Path to Improved Health for Seniors

Please share these important preventive health care services with your older adult patients and their families:

  • Annual wellness exam: Visit your doctor once a year for a physical. He or she will measure your height, weight, and body mass index. Your doctor will talk with you about any medicines you’re taking, your eating habits, and your activity level. This exam is a good way to check your overall health.
  • Influenza vaccine: This yearly vaccine helps prevent influenza (the flu). Older adults should get this vaccine every year. Between 70 and 90% of the deaths from influenza are in people 65 years of age or older.
  • Pneumococcal vaccines: The pneumococcal polysaccharide vaccine (PPSV) and pneumococcal conjugate vaccine (PCV13) are both important to help prevent pneumonia. For people who have pneumonia, it helps prevent life-threatening complications. This is especially important for older adults. They are more likely to get pneumonia and develop complications.
  • Breast cancer screening: The risk of getting breast cancer increases as you get older. More than 40 percent of all new breast cancer cases are in women 65 years of age and older. Women between the ages of 50 and 74 should have a mammogram every 2 years to screen for breast cancer. Depending on your breast cancer risk factors, your doctor may recommend you have a mammogram more often.
  • Colorectal cancer screening: Sixty percent of new colorectal cancer cases are in adults 70 years of age and older. The AAFP recommends screening for colorectal cancer with fecal immunochemical tests, flexible sigmoidoscopy, or colonoscopy starting at age 50 years and continuing until age 75 years. The risks, benefits, and strength of supporting evidence of different screening methods vary. Your doctor can discuss options for the type of screening tests available.
  • Diabetes screening: Diabetes is very common in older adults. It affects 1 out of every 4 adults 65 years of age and older. If you are overweight or obese, your doctor may test you for diabetes, even if you don’t have symptoms.
  • High Blood Pressure Screening: The possibility of developing high blood pressure increases as you get older. Your doctor will probably check this each time you are in the office, and at least once a year.
  • Cholesterol screening: High cholesterol is a risk factor for heart disease and stroke. Men 35 years of age and older should have their cholesterol levels checked on a regular basis. Women 45 years of age and older who are at risk for coronary heart disease should also be tested. Cholesterol levels are checked with a blood test.
  • Osteoporosis screening: The risk of osteoporosis increases as you get older. Women who are 65 years of age and older should be tested for osteoporosis. This test is called a bone mass (or bone density) test.
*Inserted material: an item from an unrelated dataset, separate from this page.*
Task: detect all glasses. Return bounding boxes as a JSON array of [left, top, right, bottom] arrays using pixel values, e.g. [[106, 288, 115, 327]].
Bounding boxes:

2019–20 Influenza Season Recommendations Released


The CDC has released Prevention and Control of Seasonal Influenza with Vaccines: Recommendations of the Advisory Committee on Immunization Practices—United States, 2019–20 Influenza Season in the August 23 issue of MMWR Recommendations and Reports. The summary section is reprinted below.

This report updates the 2018–19 recommendations of the Advisory Committee on Immunization Practices (ACIP) regarding the use of seasonal influenza vaccines in the United States (MMWR Recomm Rep 2018;67[No. RR-3]). Routine annual influenza vaccination is recommended for all persons aged ≥6 months who do not have contraindications. A licensed, recommended, and age-appropriate vaccine should be used. Inactivated influenza vaccines (IIVs), recombinant influenza vaccine (RIV), and live attenuated influenza vaccine (LAIV) are expected to be available for the 2019–20 season. Standard-dose, unadjuvanted, inactivated influenza vaccines will be available in quadrivalent formulations (IIV4s). High-dose (HD-IIV3) and adjuvanted (aIIV3) inactivated influenza vaccines will be available in trivalent formulations. Recombinant (RIV4) and live attenuated influenza vaccine (LAIV4) will be available in quadrivalent formulations.

Updates to the recommendations described in this report reflect discussions during public meetings of ACIP held on October 25, 2018; February 27, 2019; and June 27, 2019. Primary updates in this report include the following two items. First, 2019–20 U.S. trivalent influenza vaccines will contain hemagglutinin (HA) derived from an A/Brisbane/02/2018 (H1N1)pdm09–like virus, an A/Kansas/14/2017 (H3N2)–like virus, and a B/Colorado/06/2017–like virus (Victoria lineage). Quadrivalent influenza vaccines will contain HA derived from these three viruses, and a B/Phuket/3073/2013–like virus (Yamagata lineage). Second, recent labeling changes for two IIV4s, Afluria Quadrivalent and Fluzone Quadrivalent, are discussed. The age indication for Afluria Quadrivalent has been expanded from ≥5 years to ≥6 months. The dose volume for Afluria Quadrivalent is 0.25 mL for children aged 6 through 35 months and 0.5 mL for all persons aged ≥36 months (≥3 years). The dose volume for Fluzone Quadrivalent for children aged 6 through 35 months, which was previously 0.25 mL, is now either 0.25 mL or 0.5 mL. The dose volume for Fluzone Quadrivalent is 0.5 mL for all persons aged ≥36 months (≥3 years).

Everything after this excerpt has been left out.